One page should own the whole keyword family when the variants all share one intent and surface one set of search results, and you split it when a variant carries a distinct intent or its own results page that deserves separate treatment. The pivot is shared intent versus distinct intent: same need, one page, different need, two pages. Neither extreme is right, building a page for every variant fragments your effort, and cramming genuinely different intents onto one page leaves each underserved.
Keep the family together when the variants are just different ways of asking the same thing. “How to clean a cast iron skillet,” “cleaning cast iron pan,” and “cast iron skillet cleaning steps” all want the same answer and would return the same kind of results, so one strong page owns them all. Splitting them only manufactures internal competition, where your own pages dilute each other for queries a single page could have won outright. The shared intent is the signal that they belong on one page.

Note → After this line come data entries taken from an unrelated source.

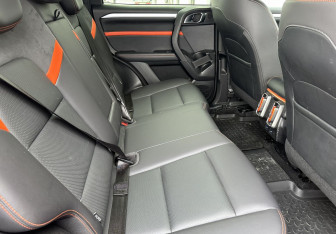 Подержанный автомобиль Haval Dargo 2023 года (12 фото)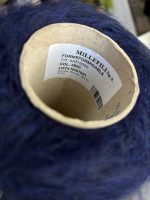 Millefili — Mohair 38%, Wool 30%, Polyamide 29%, Elastane 3%, 1200 м/100 г, VRBF-359 — изображение 3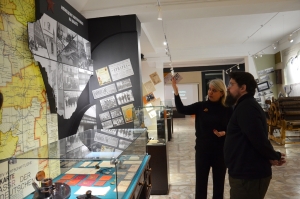 Экскурсия по Энгельсскому краеведческому музею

Split when a variant breaks away into its own need. “Cast iron skillet cleaning” and “how to remove rust from a cast iron skillet” start in the same family but diverge: the rust query has a distinct intent, a different answer, and likely its own results page where dedicated pages rank. That variant has earned its own page because serving it well requires content the general page would not naturally carry. The test is not how similar the words look but whether the searcher behind the variant wants something the family page cannot fully deliver.
So before deciding, look at intent and the results pages, not the keyword spelling. Keep same-intent variants on one page that owns them cleanly, and peel off only the variants whose intent or results genuinely diverge, giving each of those its own page. Group by the need, split by the difference, and let the family hold together everywhere the intent is one.